悔しくて泣きたい気持ちの奥には「ここを乗り越えて成長したい」という願いがある

大手総合病院にて、看護師さんへダイアログ研修を実施しました。

毎日過酷な業務の中、患者さんや周囲への配慮をしながら、ミスなく効率的に仕事を進めなければいけない看護師さんたち。

新人看護師さんが、一人前になって業務をこなせるよう、先輩看護師がマンツーマンで指導・教育するプリセプターという制度がある。業務内容や看護技術のみならず、仕事に対する不安や悩みを聞くなど、精神的な面でのサポートを求められることもあり、看護師さんが不安なく1人で業務を行えるよう、二人三脚で導いていく重要な役割だ。

今回の参加者は、プリセプターの役割を担っている若手リーダーが多い。年次が上がり、自分の業務は1人でこなせるが、後輩に教育や指導を行う立場になって直面している葛藤や難しさに感情が揺れ動いていた。

自分の内側に湧いている感情を見ていく。

どうしたらいいのかわかりたい!ここを乗り越えて成長したい!

『自分の業務はこなせるようになってきて、ずいぶん落ち着いてきたのに、後輩を教育することの難しさという高い壁にぶつかっている。ちょうど昨日の夜も家でその感情をぐっと飲みこんだところなのですが、、私の内側にあるのは、「悔しくて泣きたい気持ち」。なぜなら、自分の能力が足りないから。でも、もう、、どうしていいかわからないんです。。』

そう話してくれたAさんの内側にある願いをみんなで探究していく。

理解されること、知ってもらえること、、そんな願いが現れてくる中、Aさんの奥にある強いパワーも感じてくる。

「どうしていいかわからない」という奥に、「どうしたらいいのかわかりたい!この壁を突破する光を知りたい!この壁を超えて挑戦し、成長していきたい!!」という強いパワーの願いが聞こえてくる。

それを伝えるとAさんは、一瞬驚いた表情をした後、大きく息を吐いて
「確かに。。そうです。私、本当に悔しくて。。これを越えていきたいです!!」と涙をポロポロと流しながら話してくれた。
「これ、一番最初のワークだけど、、もう今日来てよかったです!!!」と、晴れ晴れとした表情になったAさんの身体から、本来のパワフルなエネルギーが湧き出ていた。

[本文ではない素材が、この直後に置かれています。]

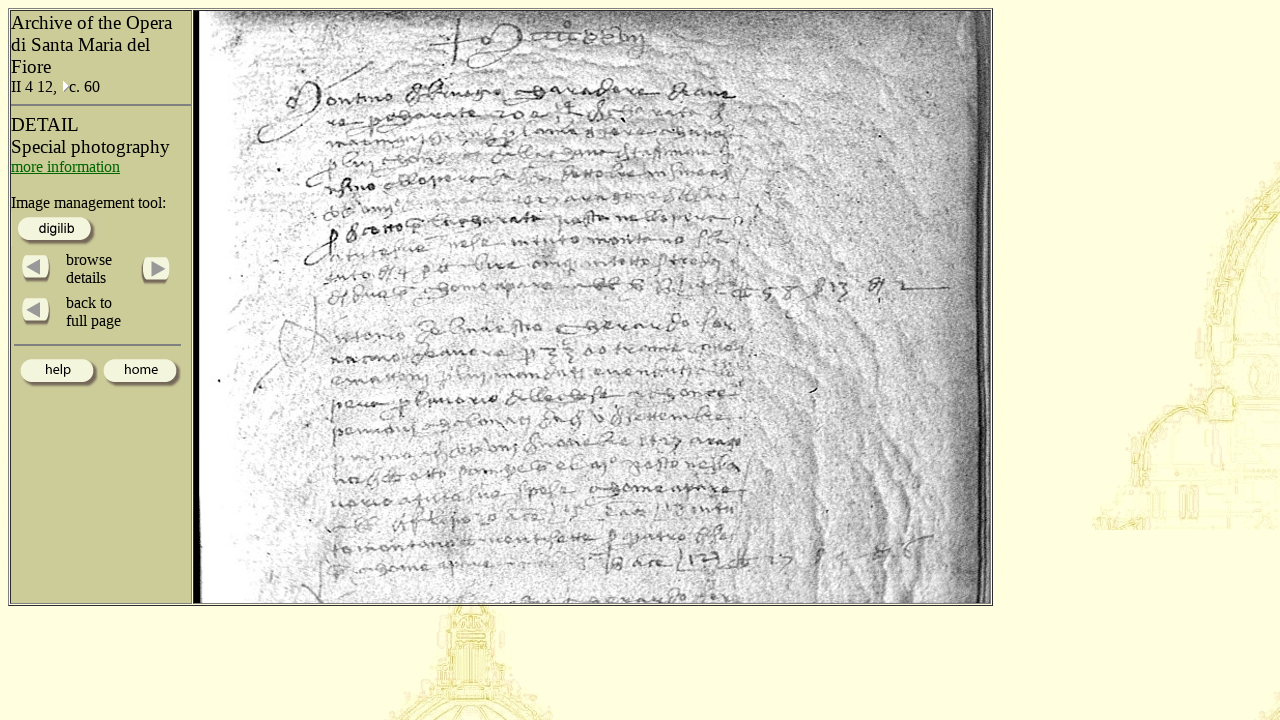

--- FILE ---
content_type: text/html
request_url: http://duomo.mpiwg-berlin.mpg.de/ENG/HTML/S026/C099/T007/060_1_scaled.HTM
body_size: 1125
content:
<!DOCTYPE HTML PUBLIC "-//W3C//DTD HTML 4.0 Transitional//EN"
  "http://www.w3.org/TR/REC-html40/loose.dtd">
<HTML>
<HEAD>
  <TITLE>DETAIL</TITLE>
  <meta name="generator" content="Frontier 6.0 MacOS">
<!--  <link rel=stylesheet href="vlp.css" type="text/css"> -->
</SCRIPT>

</HEAD>
<body bgcolor="#d7d7cc" background="../../../../../images/back2.jpg" link="#006600" text="#000000">
<TABLE  border="1" cellspacing="1" cellpadding="0">
<TR>
<TD WIDTH="180" ALIGN="left" VALIGN="top"   BGCOLOR="#CCCC99">
<IMG SRC="../../../../../images/space.gif" width="180" height="1">
<big>Archive of the Opera di Santa Maria del Fiore</big><BR>
II 4 12, <A HREF="../../../../AR/ARC2763S0.HTM"><img src="../../../../../images/hierach.gif"  BORDER="0" alt="stair"></A>c. 60
<hr align="center" noshade>
<big>DETAIL</big>
<BR>
<big>Special photography</big> 
<br><a href="../../../../../INFO_ENG/UV.HTM">more information</a>
<BR>
<BR>
Image management tool:<br>
<A HREF="http://nausikaa2.mpiwg-berlin.mpg.de/digitallibrary_odd/digilib.jsp?experimental/Opera_ca1414-ca1436/pageimg/PARTIC/UV/II-4-12/060_1_scaled.jpg"  target="test"><IMG SRC="../../../../../images/button_digilib.gif"  border=0></a><br>
<table>
<tr>
<td  valign="middle">
<IMG SRC="../../../../../images/space.gif" width="2" height="1">
<A HREF="060_4_scaled.HTM" onMouseOver="document.images.left2.src='../../../../../images/left_light_on.gif'" onMouseOut="document.images.left2.src='../../../../../images/left_light.gif'">
    <img name="left2" src="../../../../../images/left_light.gif" onmouseout="this.src='images/left_light.gif'" onmouseover="this.src='images/left_light_on.gif'" alt="left" border=0></A>
</td>
<td  valign="middle" valign="center">
browse<br>details
</td>
<td>
<A HREF="060_2_scaled.HTM" onMouseOver="document.images.right2.src='../../../../../images/right_light_on.gif'" onMouseOut="document.images.right2.src='../../../../../images/right_light.gif'">
    <img name="right2" src="../../../../../images/right_light.gif" onmouseout="this.src='images/right_light.gif'" onmouseover="this.src='images/right_light_on.gif'" alt="right" border=0></A>
</td>
</tr>
<tr>
<td  valign="middle">
<IMG SRC="../../../../../images/space.gif" width="2" height="1">
<A HREF="../../../../../ENG/HTML/S026/C099/FULL1.HTM" onMouseOver="document.images.left3.src='../../../../../images/left_light_on.gif'" onMouseOut="document.images.left3.src='../../../../../images/left_light.gif'">
    <img name="left3" src="../../../../../images/left_light.gif" onmouseout="this.src='images/left_light.gif'" onmouseover="this.src='images/left_light_on.gif'" alt="left" border=0></A>
</td>
<td  valign="middle" valign="center">
back to<br>full page
</td>
<td>
</td>
</tr>
	<tr>

		<td colspan="3" valign="middle">
<hr align="center" noshade>
<A HREF="../../../../../INFO_ENG/Help.HTM" ><IMG SRC="../../../../../images/ihelp.gif"  border=0></a>
<A HREF="../../../../../home_eng.HTML" ><IMG SRC="../../../../../images/ihome.gif"  border=0></a>

		</td>
	</tr>
</table>
</TD>
<TD>
<img src="../../../../../netimages/PARTIC/UV/II-4-12/060_1_scaled.jpg" alt="detail" border="0">
</TD>
</TR>
</TABLE>
</body>
</HTML>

私たちは、自分の何かを変えなければ、と自分を責め、「こうであるべき」を自分に課し、苦しくなっていく。

でも、何かを変える必要はない。そこに「ある」のに「ない」ものとしてきたことに光を当て、気づくだけでいい。

私は本当は、この壁を超えたいと願っているんだ。諦めてしまうことなく挑戦し、自分の成長を感じたい。自分はできる!と自分を信頼したいんだと。自分の内側にある願いに気づくと、おのずと本来のパワーが取り戻されていく。命の声を聴いてもらうことで、命が息を吹き返し、生き生きと躍動するように呼吸をし始める。

本物さから湧き出る「生命」の声

1日の研修を終えた最後のチェックアウト。一人ひとり全員が、自分の内面に見いだした光を自分の言葉で語ってくれた。

その言葉は、誰かから借りた言葉でもなく、必要以上に大きく見せることも小さく見せることもない、本物さから湧き出る「生命」の声。

立派な何かを演じる必要はない。自分が自分としてその場に存在することが、何よりも美しいことを、皆さんが体現されていた。

研修の中で、仕事をする上で「満たされていること」と「満たされていないこと」をあげてもらったとき、「満たされていること」の8割近くが「人間関係」だった。
数々の組織でこれをやっているが、人間関係が「満たされていないこと」にあがってくることはあっても、これほど多く「満たされていること」としてあげられたのは初めて。

「リーダーが話を聞いてくれる」「スタッフの関係性がいい」など、スタッフ同士の関係性の質が高まってきている。3年かけて師長さんたちと共に、関係性の質を高める学びの場を重ねてきた成果が、間違いなく現れている。一緒に研修をつくってきた副部長さんや師長さんと一緒に祝福し合ったひととき。

組織変革の取り組みをする上で、「結果」は時間の遅れと共にやってくるから、数値としてすぐに結果を感じることはなかなか難しい。でも、コロナ禍にもかかわらず、諦めずにコツコツと丁寧に続け、チャレンジし続けた皆様がいるからこそ、こうして結果を一緒に祝福することができた。
私自身も、祝福と喜びの気持ちでいっぱいだ。